Before looking at the Rust, let's break it down in English:

  1. Check the type of Lval:

    a. Fun | Num | Qexpr - we're done - return lval as is.

    b. Symbol - Do an environment lookup with Lenv::get() - e.g., for Sym("+"), see if we have a function pointer stored at name "+". Return result of lookup, which will already be an Lval.

    c. Sexpr - Evaluate the S-Expression.

  2. If we made it to this step, we're working with an S-Expression. Everything else has already returned.
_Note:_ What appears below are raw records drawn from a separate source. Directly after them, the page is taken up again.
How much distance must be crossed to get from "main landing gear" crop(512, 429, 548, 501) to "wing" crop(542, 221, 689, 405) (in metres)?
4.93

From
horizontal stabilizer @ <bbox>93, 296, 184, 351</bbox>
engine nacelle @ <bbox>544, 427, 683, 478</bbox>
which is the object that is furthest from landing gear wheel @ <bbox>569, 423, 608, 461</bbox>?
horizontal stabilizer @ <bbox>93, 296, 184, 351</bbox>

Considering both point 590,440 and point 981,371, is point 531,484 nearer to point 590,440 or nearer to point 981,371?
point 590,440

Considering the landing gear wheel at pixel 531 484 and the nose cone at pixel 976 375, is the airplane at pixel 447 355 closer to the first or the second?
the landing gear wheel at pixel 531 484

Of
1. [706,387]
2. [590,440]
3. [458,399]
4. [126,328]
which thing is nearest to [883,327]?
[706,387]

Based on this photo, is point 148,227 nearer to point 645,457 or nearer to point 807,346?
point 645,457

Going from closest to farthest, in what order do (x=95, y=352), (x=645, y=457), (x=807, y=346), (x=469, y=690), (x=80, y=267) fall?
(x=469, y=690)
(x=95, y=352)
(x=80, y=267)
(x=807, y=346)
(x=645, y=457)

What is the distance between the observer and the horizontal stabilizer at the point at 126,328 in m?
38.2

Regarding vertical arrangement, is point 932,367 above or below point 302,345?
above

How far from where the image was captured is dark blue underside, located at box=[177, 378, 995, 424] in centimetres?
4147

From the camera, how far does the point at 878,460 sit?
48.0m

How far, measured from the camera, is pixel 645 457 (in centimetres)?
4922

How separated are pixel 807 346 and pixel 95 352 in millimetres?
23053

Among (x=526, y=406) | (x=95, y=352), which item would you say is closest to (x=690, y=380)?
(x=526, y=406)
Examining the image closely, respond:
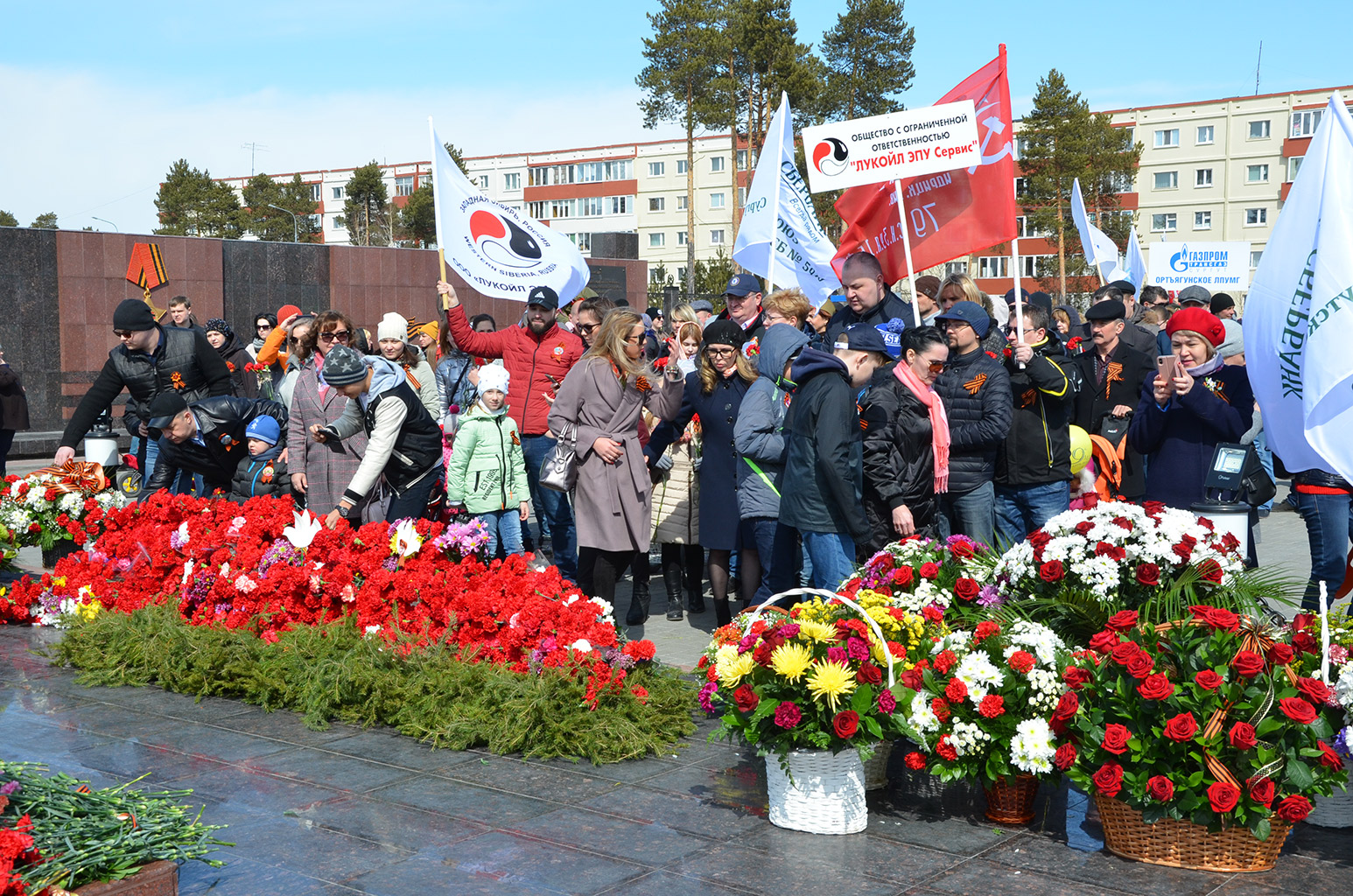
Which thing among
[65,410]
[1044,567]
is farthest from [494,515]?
[65,410]

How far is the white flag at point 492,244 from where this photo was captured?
395 inches

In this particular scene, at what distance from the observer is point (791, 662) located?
4.34 metres

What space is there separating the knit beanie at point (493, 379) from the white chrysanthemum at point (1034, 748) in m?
4.82

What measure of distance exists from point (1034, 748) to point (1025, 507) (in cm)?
332

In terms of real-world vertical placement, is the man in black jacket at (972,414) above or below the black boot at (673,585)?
above

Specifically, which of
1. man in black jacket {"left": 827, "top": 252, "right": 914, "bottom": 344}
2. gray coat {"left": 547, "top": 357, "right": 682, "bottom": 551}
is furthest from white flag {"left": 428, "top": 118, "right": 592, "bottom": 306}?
man in black jacket {"left": 827, "top": 252, "right": 914, "bottom": 344}

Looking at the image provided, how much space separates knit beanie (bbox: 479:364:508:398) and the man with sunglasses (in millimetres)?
2365

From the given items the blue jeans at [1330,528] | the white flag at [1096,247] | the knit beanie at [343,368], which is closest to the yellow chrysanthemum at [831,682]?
the blue jeans at [1330,528]

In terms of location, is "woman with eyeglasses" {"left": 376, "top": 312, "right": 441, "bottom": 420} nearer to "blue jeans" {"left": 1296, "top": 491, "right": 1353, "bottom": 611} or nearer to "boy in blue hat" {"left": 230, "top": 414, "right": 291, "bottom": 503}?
"boy in blue hat" {"left": 230, "top": 414, "right": 291, "bottom": 503}

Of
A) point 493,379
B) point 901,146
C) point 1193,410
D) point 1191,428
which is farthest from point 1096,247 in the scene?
point 493,379

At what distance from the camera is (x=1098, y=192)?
5662 centimetres

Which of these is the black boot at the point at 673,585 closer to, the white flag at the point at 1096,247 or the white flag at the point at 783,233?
the white flag at the point at 783,233

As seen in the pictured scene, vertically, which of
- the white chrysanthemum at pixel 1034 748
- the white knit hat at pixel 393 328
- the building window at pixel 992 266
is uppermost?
the building window at pixel 992 266

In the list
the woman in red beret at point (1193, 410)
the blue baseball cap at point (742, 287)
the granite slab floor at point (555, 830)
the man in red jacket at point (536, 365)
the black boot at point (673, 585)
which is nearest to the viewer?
the granite slab floor at point (555, 830)
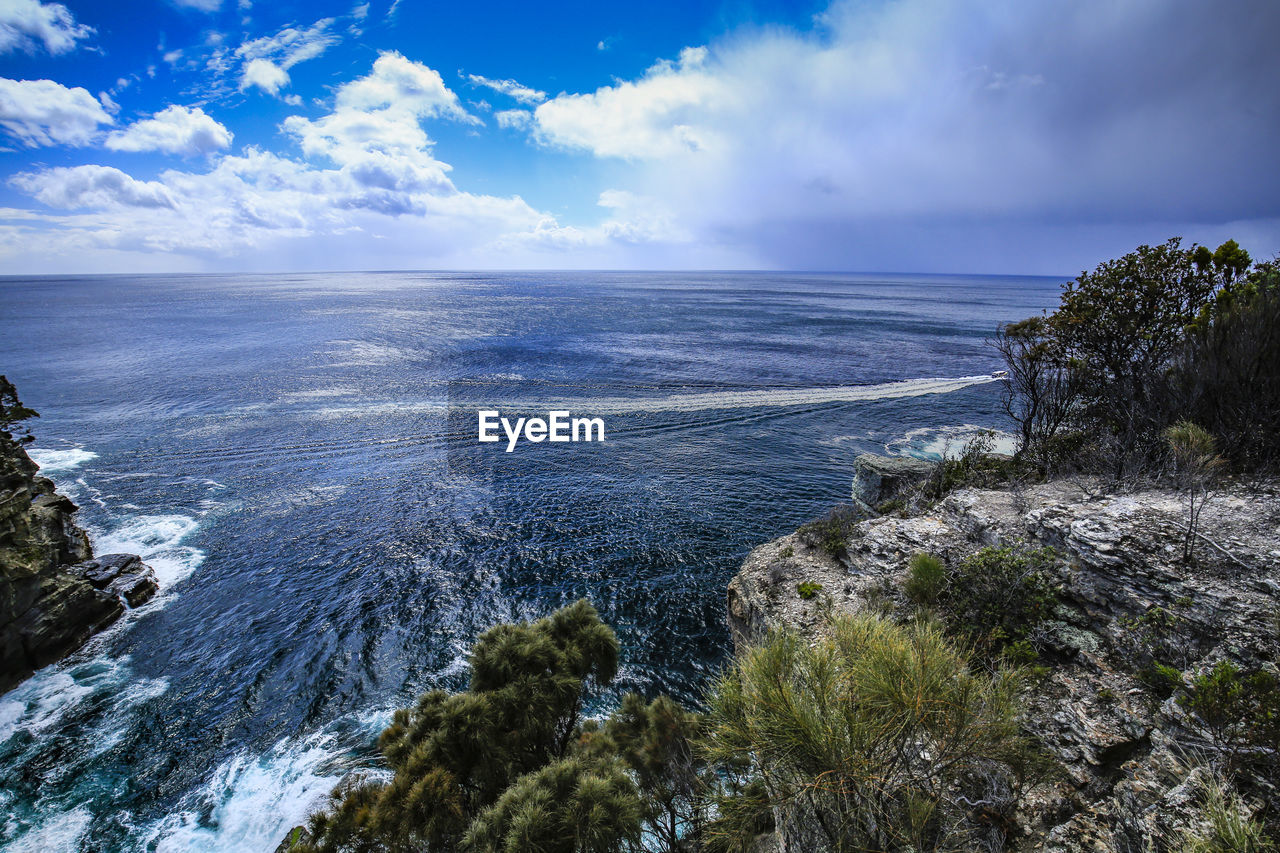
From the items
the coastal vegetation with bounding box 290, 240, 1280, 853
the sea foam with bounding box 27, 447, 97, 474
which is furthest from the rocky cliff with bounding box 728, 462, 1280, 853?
the sea foam with bounding box 27, 447, 97, 474

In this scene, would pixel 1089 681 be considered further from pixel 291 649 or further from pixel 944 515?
pixel 291 649

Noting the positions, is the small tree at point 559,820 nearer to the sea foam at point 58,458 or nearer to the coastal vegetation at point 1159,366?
the coastal vegetation at point 1159,366

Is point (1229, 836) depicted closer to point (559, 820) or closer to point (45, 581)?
point (559, 820)

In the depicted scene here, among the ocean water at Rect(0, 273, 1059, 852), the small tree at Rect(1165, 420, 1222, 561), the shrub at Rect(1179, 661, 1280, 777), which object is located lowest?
the ocean water at Rect(0, 273, 1059, 852)

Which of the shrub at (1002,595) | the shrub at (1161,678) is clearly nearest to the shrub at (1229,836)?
the shrub at (1161,678)

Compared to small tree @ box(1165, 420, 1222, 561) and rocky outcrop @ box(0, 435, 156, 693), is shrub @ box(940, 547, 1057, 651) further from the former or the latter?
rocky outcrop @ box(0, 435, 156, 693)
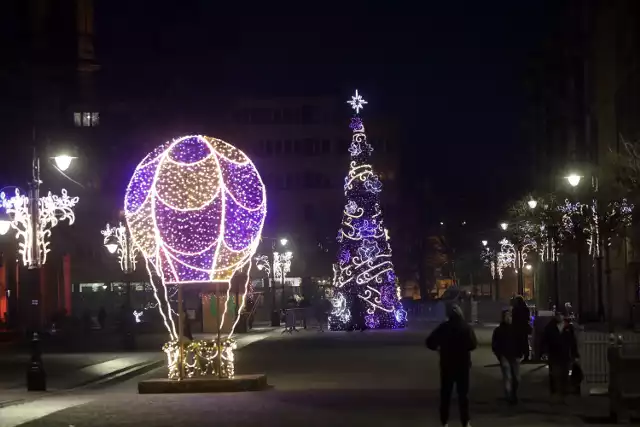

Before going further, fully evaluate all children with lval_eval().

Here's the whole thing:

pub fn lval_eval(mut v: Box<Lval>) -> BlisprResult {
    let child_count;
    match *v {
        Lval::Sym(s) => {
            let r = ENV.read()?;
            let result = r.get(&s)?;
            debug!(
                "lval_eval: Symbol lookup - retrieved {:?} from key {}",
                result, s
            );
            return Ok(result);
        }
        Lval::Sexpr(ref mut cells) => {
            debug!("lval_eval: Sexpr, evaluating children");
            // First, evaluate all the cells inside
            child_count = cells.len();
            for item in cells.iter_mut().take(child_count) {
                *item = lval_eval(item.clone())?
            }
        }
        // if it's not a sexpr, we're done
        _ => {
            debug!("lval_eval: Non-sexpr: {:?}", v);
            return Ok(v);
        }
    }

    if child_count == 0 {
        // It was a sexpr, but it was empty
        Ok(v)
    } else if child_count == 1 {
        // Single expression
        lval_pop(&mut v, 0)
    } else {
        // Function call
        // Ensure the first element is a Symbol
        let fp = lval_pop(&mut v, 0)?;
        debug!("Calling function {:?} on {:?}", fp, v);
        match *fp {
            Lval::Fun(lf) => match lf {
                LvalFun::Builtin(f) => f(v),
                _ => Err(BlisprError::WrongType(
                    "builtin".to_string(),
                    "lambda".to_string(),
                )),
            },
            _ => {
                println!("{}", *fp);
                Err(BlisprError::UnknownFunction(format!("{}", fp)))
            }
        }
    }
}

Difficulties/Hacks

  • Stub builtins

To get around LBuiltin not taking an env even though a few builtins need one. lval_eval() does have a &mut Lenv available, so it just dispathes these special cases separately. This is kludgy.

  • Partially defined lambdas

The book just carried a pointer to a Lenv, nice and easy. This led me down the Rabbit Hole from Hell in Rust translating line by line. Lifetrime probels, Arc<RwLock<T>> problems, aren-astyle allocation problems - it was hairy. I enventually jsut decided to store a HashMap containing just the paritally applied formals and have lval_call handle applying them.

Scoped Environments

Arc<RwLock>>, arenas, your first core dump. The whole lifetime thing. Then...eval_builtin.

Debug for Lval

This is due to the &mut Lenv in the type of LBuiltin.